Мнения историков расходятся: одни считают, что немецких физиков преследовали неудачи, бомба не получалась из-за просчётов, досадных случайностей. Другое полагают, что и Гейзенберг, и Вайцзеккер, и Дибнер незаметно саботировали атомные работы. Их неудачи — не случайность, а умысел. Они ясно понимали, что нельзя давать в руки Гитлеру столь страшное оружие. Делали вид, что занимаются изготовлением, темнили, ловко использовали льготы, избавляя от армии талантливых учёных, спасали немецкую физику. Не науку ставили на службу войне. "Война — на службу немецкой науке! " — вот каков был их лозунг».

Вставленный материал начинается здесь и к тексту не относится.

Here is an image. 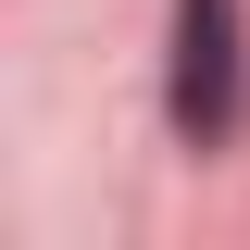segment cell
<instances>
[{"mask_svg":"<svg viewBox=\"0 0 250 250\" xmlns=\"http://www.w3.org/2000/svg\"><path fill=\"white\" fill-rule=\"evenodd\" d=\"M238 113V0H175V138H225Z\"/></svg>","mask_w":250,"mask_h":250,"instance_id":"6da1fadb","label":"cell"}]
</instances>
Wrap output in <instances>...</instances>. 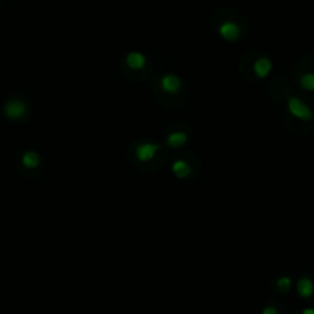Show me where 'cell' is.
Masks as SVG:
<instances>
[{
  "label": "cell",
  "instance_id": "1",
  "mask_svg": "<svg viewBox=\"0 0 314 314\" xmlns=\"http://www.w3.org/2000/svg\"><path fill=\"white\" fill-rule=\"evenodd\" d=\"M286 109L294 118L300 120V122H310L312 120V110L311 108L298 96H288L286 98Z\"/></svg>",
  "mask_w": 314,
  "mask_h": 314
},
{
  "label": "cell",
  "instance_id": "2",
  "mask_svg": "<svg viewBox=\"0 0 314 314\" xmlns=\"http://www.w3.org/2000/svg\"><path fill=\"white\" fill-rule=\"evenodd\" d=\"M161 146L155 142H142L138 144L135 148V156L141 161V162H149L155 158V155L160 152Z\"/></svg>",
  "mask_w": 314,
  "mask_h": 314
},
{
  "label": "cell",
  "instance_id": "3",
  "mask_svg": "<svg viewBox=\"0 0 314 314\" xmlns=\"http://www.w3.org/2000/svg\"><path fill=\"white\" fill-rule=\"evenodd\" d=\"M26 112H28V106L22 100H10L5 104V115L11 120H20L26 115Z\"/></svg>",
  "mask_w": 314,
  "mask_h": 314
},
{
  "label": "cell",
  "instance_id": "4",
  "mask_svg": "<svg viewBox=\"0 0 314 314\" xmlns=\"http://www.w3.org/2000/svg\"><path fill=\"white\" fill-rule=\"evenodd\" d=\"M218 32H220L221 38H224L227 42H236L240 37V28H239V25H238V23H234V22H230V20L221 23Z\"/></svg>",
  "mask_w": 314,
  "mask_h": 314
},
{
  "label": "cell",
  "instance_id": "5",
  "mask_svg": "<svg viewBox=\"0 0 314 314\" xmlns=\"http://www.w3.org/2000/svg\"><path fill=\"white\" fill-rule=\"evenodd\" d=\"M181 84L182 83H181L180 77H176L175 74H166L160 80V88L166 94H176L181 89Z\"/></svg>",
  "mask_w": 314,
  "mask_h": 314
},
{
  "label": "cell",
  "instance_id": "6",
  "mask_svg": "<svg viewBox=\"0 0 314 314\" xmlns=\"http://www.w3.org/2000/svg\"><path fill=\"white\" fill-rule=\"evenodd\" d=\"M253 69H254L256 77L262 80V78H265V77H268V76H270V72H272V69H273V63H272V60H270L268 57H259V58L254 62Z\"/></svg>",
  "mask_w": 314,
  "mask_h": 314
},
{
  "label": "cell",
  "instance_id": "7",
  "mask_svg": "<svg viewBox=\"0 0 314 314\" xmlns=\"http://www.w3.org/2000/svg\"><path fill=\"white\" fill-rule=\"evenodd\" d=\"M187 141H188V135L186 132L178 130V132H172L166 138V146L170 149H180V148L186 146Z\"/></svg>",
  "mask_w": 314,
  "mask_h": 314
},
{
  "label": "cell",
  "instance_id": "8",
  "mask_svg": "<svg viewBox=\"0 0 314 314\" xmlns=\"http://www.w3.org/2000/svg\"><path fill=\"white\" fill-rule=\"evenodd\" d=\"M296 290H298V294L302 298V299H308L314 294V282L312 279L304 276L298 280L296 284Z\"/></svg>",
  "mask_w": 314,
  "mask_h": 314
},
{
  "label": "cell",
  "instance_id": "9",
  "mask_svg": "<svg viewBox=\"0 0 314 314\" xmlns=\"http://www.w3.org/2000/svg\"><path fill=\"white\" fill-rule=\"evenodd\" d=\"M148 60H146V56L138 52V51H134V52H129L126 56V64L128 68L134 69V70H140L142 69L144 66H146Z\"/></svg>",
  "mask_w": 314,
  "mask_h": 314
},
{
  "label": "cell",
  "instance_id": "10",
  "mask_svg": "<svg viewBox=\"0 0 314 314\" xmlns=\"http://www.w3.org/2000/svg\"><path fill=\"white\" fill-rule=\"evenodd\" d=\"M172 172H174V175H175L176 178L184 180V178H187V176L190 175V166H188V162L184 161V160H176V161H174V164H172Z\"/></svg>",
  "mask_w": 314,
  "mask_h": 314
},
{
  "label": "cell",
  "instance_id": "11",
  "mask_svg": "<svg viewBox=\"0 0 314 314\" xmlns=\"http://www.w3.org/2000/svg\"><path fill=\"white\" fill-rule=\"evenodd\" d=\"M22 162L26 168H37L40 164V155L34 150H28L22 155Z\"/></svg>",
  "mask_w": 314,
  "mask_h": 314
},
{
  "label": "cell",
  "instance_id": "12",
  "mask_svg": "<svg viewBox=\"0 0 314 314\" xmlns=\"http://www.w3.org/2000/svg\"><path fill=\"white\" fill-rule=\"evenodd\" d=\"M299 86L306 92H314V72H306L299 78Z\"/></svg>",
  "mask_w": 314,
  "mask_h": 314
},
{
  "label": "cell",
  "instance_id": "13",
  "mask_svg": "<svg viewBox=\"0 0 314 314\" xmlns=\"http://www.w3.org/2000/svg\"><path fill=\"white\" fill-rule=\"evenodd\" d=\"M276 285H278V288H279V292H280V293H286L288 290L292 288L293 280H292V278H290V276H280V278L278 279Z\"/></svg>",
  "mask_w": 314,
  "mask_h": 314
},
{
  "label": "cell",
  "instance_id": "14",
  "mask_svg": "<svg viewBox=\"0 0 314 314\" xmlns=\"http://www.w3.org/2000/svg\"><path fill=\"white\" fill-rule=\"evenodd\" d=\"M262 314H279V311L274 306H265L262 310Z\"/></svg>",
  "mask_w": 314,
  "mask_h": 314
},
{
  "label": "cell",
  "instance_id": "15",
  "mask_svg": "<svg viewBox=\"0 0 314 314\" xmlns=\"http://www.w3.org/2000/svg\"><path fill=\"white\" fill-rule=\"evenodd\" d=\"M300 314H314V308H311V306H308V308H304Z\"/></svg>",
  "mask_w": 314,
  "mask_h": 314
}]
</instances>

Об истинной роли немецких физиков-ядерщиков в Атомном проекте Третьего Рейха историки спорят до сих пор. Но все они единодушны в одном: руководство Германии слишком пренебрежительно относилось как к научным исследованиям, так и к самим учёным.
Даниил Гранин писал:
«История отомстила гитлеровцам за пренебрежение наукой, за презрение к высоколобым, за ненависть к интеллекту, к своей собственной культуре».
И вот Вторая мировая война завершилась. Для одной стороны — сокрушительным поражением, для других — небывалой победой.
Анатолий Петрович Александров вспоминал:
«В 1945 году впервые за войну нам разрешили отпуска. Борода, когда я его как-то встретил, сказал, что пойдёт в отпуск, когда сделает своё дело. Он практически не почувствовал облегчения с концом войны. Нагрузка его непрерывно росла, дело разворачивалось грандиозно, лабораторная стадия теперь сопровождалась крупными проектными работами, огромными и разнообразными заказами в промышленности».
Да, дела советских ядерщиков пошли хорошо. Только бомбы они ещё не сделали.
А их коллеги в Соединённых Штатах Америки совершили, казалось, невероятное: американская бомба была почти готова! Многим её создателям хотелось, чтобы война в Европе завершилась атомным взрывом над Берлином — этим своеобразным апофеозом возмездия сил добра силам зла. Этот урок должен был навечно запечатлеться в памяти человечества.
Однако за океаном были и такие учёные, которые считали, что, даже наказывая зло, ни в коем случае нельзя допускать, чтобы погибли ни в чём не повинные люди. Среди этих «несогласных» были и авторы письма, которое подписал Альберт Эйнштейн. 12 мая 1945 года оно лежало на столе президента в Белом доме.
Но с этим посланием Франклину Рузвельту ознакомиться было не суждено, письмо так и осталось непрочитанным — 12 мая 32-ой президент Соединённых Штатов скончался.